Yazılı görev 1
Oku emri üzerine olan belge alıntısına göre Yüce Peygambere vahyedilen ilk ayet hangisidir?

Timurlenk Bozkurt

Van'a Dair - 5

Timurlenk Bozkurt

ALLAH'IN OKU EMRİ - 1

Ben bir yandan bu sözleri söylerken bir yandan da Kamil dayının bana verdiği defterin sayfalarını karıştırıyordum. Binden biri gözüme İkra,yani Oku başlıklı bir sayfa ilişti. Sanki adam bana yardım ediyordu. Kamil dayı bir dakika ,dedim ve adamın yazdığı Oku başlığını taşıyan bölümü yüksek sesle okumaya başladım:

" İslamın okumaya ve ilim öğrenmeyi emreden bir dindir. Yani tavsiye etmekle kalmamış emretmiştir.

"Yine Yüce Peygambere vahyedilen ilk ayet Okuma üzerinedir. Hatta dolaylı olarak okuma üzerine değil, bizzat okuma emridir. Yani tek kelime; İKRA , yani OKU ayetidir.Bu ayet Cebrail Aleyhisselam tarafından Yüce Resule tebliğ edildiğinde O," Ben okuma bilmem" buyurdular. Bunun üzerine Allahın emri ile Cebrail bir kez daha :"İKRA" yani "OKU" dedi. Yüce Resul birkez daha;" Ben okuma bilmem cevabını verince Yüce Rabbimiz bu kez sert ve kesin bir tarzda ve hem de Cebrail in Yüce Peygamberi kollarına alıp sıkması ile ,son kez emrini tekrarladı ve " İKRA ,BİİSMİ REBBUKE, - " OKU , RABBİNİN ADIYLA OKU." Buyurdular. "

Yazılı görev 2
Aşağıdaki listede "closest" sözcüğünü içeren tüm satırları bulup aynen aktar.

Kayıt listesi
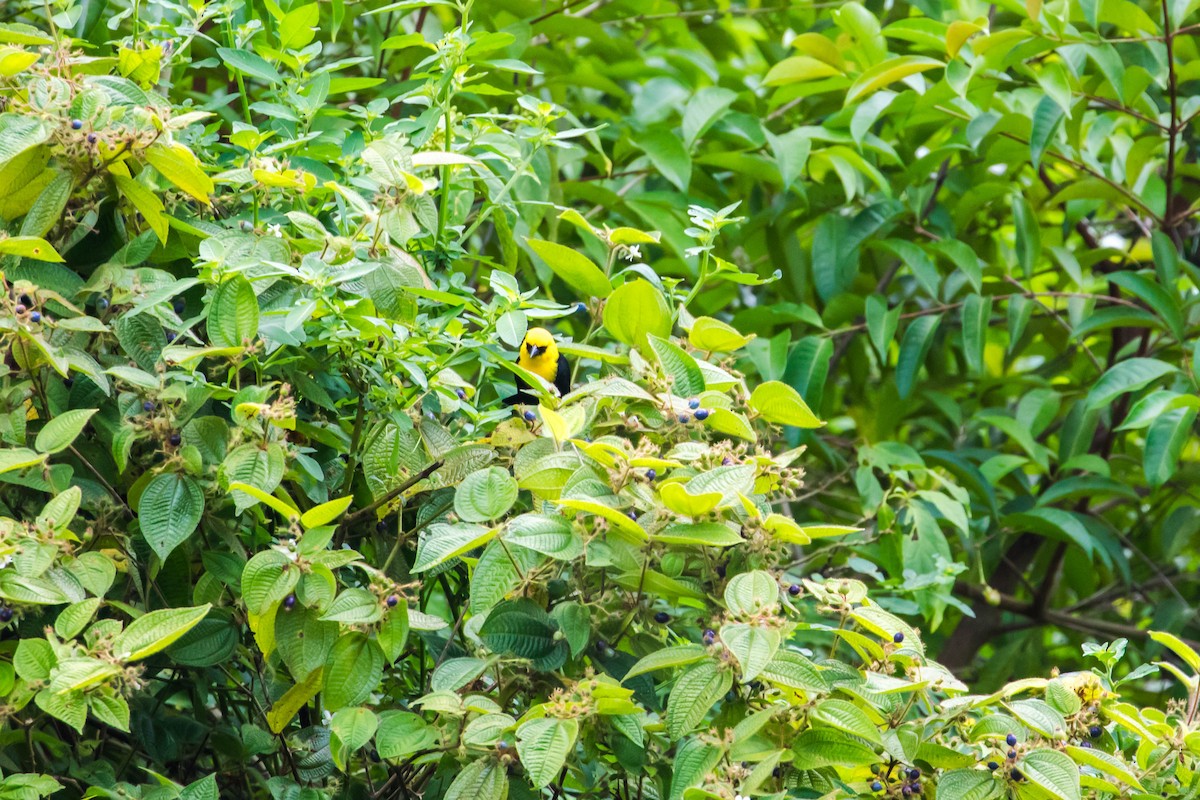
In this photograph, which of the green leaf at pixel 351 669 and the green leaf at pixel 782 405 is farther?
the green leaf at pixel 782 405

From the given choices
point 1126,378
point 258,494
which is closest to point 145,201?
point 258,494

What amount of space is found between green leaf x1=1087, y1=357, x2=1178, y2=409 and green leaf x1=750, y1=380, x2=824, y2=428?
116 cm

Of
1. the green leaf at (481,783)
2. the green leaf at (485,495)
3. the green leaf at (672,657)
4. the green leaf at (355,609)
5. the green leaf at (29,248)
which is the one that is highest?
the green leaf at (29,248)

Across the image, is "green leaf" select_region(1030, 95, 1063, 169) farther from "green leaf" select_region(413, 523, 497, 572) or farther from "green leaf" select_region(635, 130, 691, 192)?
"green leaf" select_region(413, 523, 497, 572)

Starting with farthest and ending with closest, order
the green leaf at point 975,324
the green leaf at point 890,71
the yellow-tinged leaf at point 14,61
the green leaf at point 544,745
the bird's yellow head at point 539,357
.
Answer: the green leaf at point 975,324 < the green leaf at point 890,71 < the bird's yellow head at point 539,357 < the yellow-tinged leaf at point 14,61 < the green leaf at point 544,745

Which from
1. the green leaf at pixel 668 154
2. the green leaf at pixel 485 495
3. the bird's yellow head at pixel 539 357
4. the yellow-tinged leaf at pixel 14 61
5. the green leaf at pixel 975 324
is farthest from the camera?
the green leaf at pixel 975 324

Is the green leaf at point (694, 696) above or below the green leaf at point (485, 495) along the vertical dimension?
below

Görev çıktısı 1
İKRA, yani OKU ayetidir.

Görev çıktısı 2
which is closest to point 145,201?
Starting with farthest and ending with closest, order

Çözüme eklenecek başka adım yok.